In his The Prophetic Imagination, Walter Brueggemann attempts to unite the Old Testament evidence with our contemporary situation in order that the Church may seriously consider the role of the prophetic in ministry (xxiii, 1). According to his own definition of prophetic, Brueggemann’s book is itself prophetic in that its poetic language seeks to excite the reader about the hope for the prophetic in ministry (energizing) and to criticize—mostly implicitly—the old ways, both liberal and conservative (critical). Yet, despite—or maybe because of—his poetic flourish, the book is far from lucid.
Brueggemann follows in the steps of many contemporary writers who prefer rhetorical flourish to clarity or profundity (e.g., 17). This obscurity goes beyond style: Brueggemann appears to employ catch phrases from Neo-Orthodox theology (“freedom of God”) and idealist philosophy (“Jesus is the real king [2:11], and the real king stands as a decisive negation of the no-king” 83) without explanation, importing—intentionally or not—much content only familiar to the well-educated. In this response I intend only to provide a brief summary of the book’s contents and address a few of the problems I identified in his argument.
The Prophetic Imagination consists of seven short chapters; the first six seek to establish his vision of the prophetic from an interaction with the OT prophets (1-4) and then Jesus (5-6). After identifying our situation as analogous to the Old Testament’s, a stagnant royal-consciousness in need of criticism and energizing by the prophetic counter-consciousness, Brueggemann, in chapter 1, dialogues with the Exodus account to present Moses as the first and model prophet. Moses presents us with the model of prophetic counter-culture. In the face of the oppressive Egyptian royal consciousness, Moses engages in a counter-culture ministry by criticizing the Egyptian Empire through his introduction of the “freedom of God” (6) and the “politics of justice and compassion” (6-7). That is, against the dead and manipulated religion of the Egyptians (“static religion”), Moses introduces a radically free God. In the place of oppressive politics, a counter-culture of compassionate-justice is established. We see, then, that Moses criticizes the Egyptian socio-economic structures and energizes his people with a new vision of God.

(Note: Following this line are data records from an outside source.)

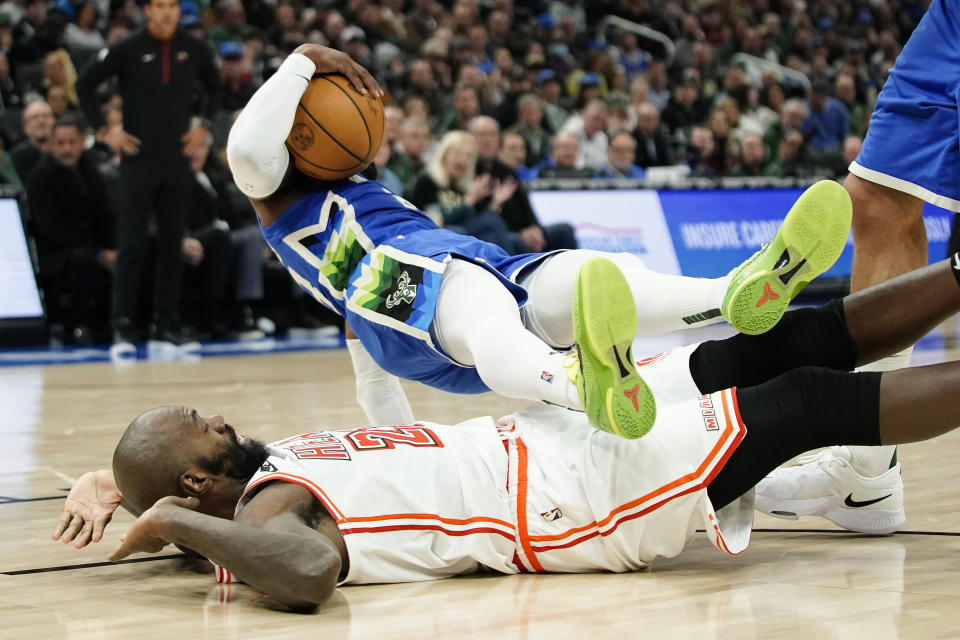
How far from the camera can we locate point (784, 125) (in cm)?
1426

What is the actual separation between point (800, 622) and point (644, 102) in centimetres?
1216

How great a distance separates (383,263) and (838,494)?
4.24ft

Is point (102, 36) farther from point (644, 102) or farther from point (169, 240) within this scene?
point (644, 102)

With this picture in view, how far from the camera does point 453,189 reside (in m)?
9.71

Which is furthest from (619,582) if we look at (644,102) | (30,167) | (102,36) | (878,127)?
(644,102)

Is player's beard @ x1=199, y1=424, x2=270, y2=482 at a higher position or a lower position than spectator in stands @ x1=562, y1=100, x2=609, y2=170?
higher

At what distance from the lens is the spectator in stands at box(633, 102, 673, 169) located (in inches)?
509

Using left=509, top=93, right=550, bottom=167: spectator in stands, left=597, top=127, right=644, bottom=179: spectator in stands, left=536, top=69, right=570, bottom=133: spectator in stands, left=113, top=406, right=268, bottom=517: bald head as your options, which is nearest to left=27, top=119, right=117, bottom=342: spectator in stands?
left=509, top=93, right=550, bottom=167: spectator in stands

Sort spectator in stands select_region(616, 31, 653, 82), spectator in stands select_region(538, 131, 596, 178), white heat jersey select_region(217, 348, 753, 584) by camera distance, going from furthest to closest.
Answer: spectator in stands select_region(616, 31, 653, 82)
spectator in stands select_region(538, 131, 596, 178)
white heat jersey select_region(217, 348, 753, 584)

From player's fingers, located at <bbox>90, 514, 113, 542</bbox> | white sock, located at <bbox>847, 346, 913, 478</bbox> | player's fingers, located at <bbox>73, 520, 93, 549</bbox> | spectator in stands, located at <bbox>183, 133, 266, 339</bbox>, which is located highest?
white sock, located at <bbox>847, 346, 913, 478</bbox>

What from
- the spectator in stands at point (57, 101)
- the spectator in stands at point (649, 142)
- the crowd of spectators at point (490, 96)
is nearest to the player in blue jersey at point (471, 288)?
the crowd of spectators at point (490, 96)

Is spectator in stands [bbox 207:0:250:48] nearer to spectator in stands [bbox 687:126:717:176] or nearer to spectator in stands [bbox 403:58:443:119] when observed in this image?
spectator in stands [bbox 403:58:443:119]

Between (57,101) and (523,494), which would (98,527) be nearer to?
(523,494)

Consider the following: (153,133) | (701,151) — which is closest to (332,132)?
(153,133)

This, we are assured, is the purpose of the Exodus and, indeed, the whole of prophetic ministry (115).
The rest of the chapters follow in this general picture. Chapter 2 outlines the royal-consciousness; that is, the anti-prophetic, socially oppressive, structure against which prophetic ministry strives, which defined Egypt and came to define the Jewish monarchy, at least from Solomon on but probably including David (23-25). The royal-consciousness preaches a static, changeless, god, oppresses people through rigid socio-economic policy, and pushes conformity that edges out all hope.
Using the example of Jeremiah, Brueggemann in Chapter 3 looks at the prophetic role of criticizing, how it uses metaphor and grief to counter the royal-consciousness. In Chapter 4, Isaiah is an example of energizing. The re-introduction of old symbols, the presentation of something to hope and yearn for, and the giving of a newness that could redefine the dead royal-consciousness, with astounding language to cut through oppressive despair, are the tools the prophet uses to counter the reigning culture.
In Chapters 5-6, Brueggemann attempts to show these same features in the ministry of Jesus, criticism in chapter 5 and energizing in chapter 6. The last chapter concludes by bringing these insights to bear on our contemporary situation, suggesting how we can and should bring these prophetic insights into our ministries.
To conclude this response, I would like to address the argument of the book. Brueggemann makes clear his own presuppositions: he is attempting to provide a social criticism of the texts, to approach the text with a hermeneutics of suspicion (xiii). He adopts modern critical scholarship and so is willing to see much discontinuity between the so-called “royal” and “Mosaic” traditions (e.g., 28). However, this response will focus not on the internal consistency of his views but his argumentation and use of the text. Turning to the argument, I suggest that the biggest problem with Brueggemann’s argument is the lack of argument. In both of my readings of the book, I was struck by the lack of significant argumentation in favour of his many pointed and rhetorically sharp assertions. If one is previously inclined towards liberation theology and Marxist economic-social criticism, Brueggemann’s exegesis and points will ring true, but there is no substance to convince those with a more conservative bias.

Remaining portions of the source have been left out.